The company on Tuesday said it's raising US prices by 13% to 18% , its biggest increase ever. As of January 15, Netflix's basic plan will see a $1 per month increase to $8.99 while its most-popular standard plan will jump to from $10.99 per month to $12.99. It's the fourth price hike over the past 5 years for Netflix's US product, but just the first hike for the basic tier.
The price increase came two days before the streaming giant's fourth-quarter earnings release , prompting investors to speculate about whether the company's subscriber trends are strong enough to encourage it to raise price or too slow that it has to increase the price to offset the weakness.
We "got a strong signal that subs are growing at/above management expectations as well," Todd Juenger, an analystat Bernstein, said in a note out on Tuesday.

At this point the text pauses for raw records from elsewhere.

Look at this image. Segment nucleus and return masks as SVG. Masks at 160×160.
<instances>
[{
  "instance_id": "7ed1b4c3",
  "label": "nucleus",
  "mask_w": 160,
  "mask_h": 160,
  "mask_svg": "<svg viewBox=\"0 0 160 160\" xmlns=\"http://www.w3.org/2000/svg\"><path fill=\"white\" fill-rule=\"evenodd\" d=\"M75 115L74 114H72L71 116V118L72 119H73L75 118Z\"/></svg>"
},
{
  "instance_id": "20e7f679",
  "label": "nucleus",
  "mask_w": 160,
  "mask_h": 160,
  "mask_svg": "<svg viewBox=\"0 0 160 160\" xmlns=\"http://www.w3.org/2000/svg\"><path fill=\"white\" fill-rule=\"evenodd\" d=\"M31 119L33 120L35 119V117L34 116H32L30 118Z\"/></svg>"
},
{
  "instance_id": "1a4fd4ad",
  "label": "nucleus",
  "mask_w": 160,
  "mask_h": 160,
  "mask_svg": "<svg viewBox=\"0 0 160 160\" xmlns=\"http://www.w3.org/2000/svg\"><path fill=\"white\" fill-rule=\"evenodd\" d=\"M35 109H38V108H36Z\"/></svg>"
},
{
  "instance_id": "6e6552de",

"If sub trends were weak, we would expect at this point to observe other efforts, aimed at driving adoption. Not a substantial price increase."
Juenger has an "outperform" rating $421 price target 19% above where shares are trading Tuesday. Shares rallied 6% following the price-hike announcement.
And Eric Schiffer, CEO of the Patriarch Organization, a private investment firm agrees that Netflix's loyal consumers will embrace the price increase.
"This is not enough of an incremental price increase," Schiffer told Markets Insider. "That's not gonna horrify a large number of subscribers."
Schiffer added the price hike provides Netflix an opportunity to raise cash for its content spending.
To offset its negative cash flow, Netflix has been borrowing heavily to pay for content. In October, the company launched a $2 billion debt offering and has accumulated more than $10 billion of debt so far.
Netflix was up 60% in the past year.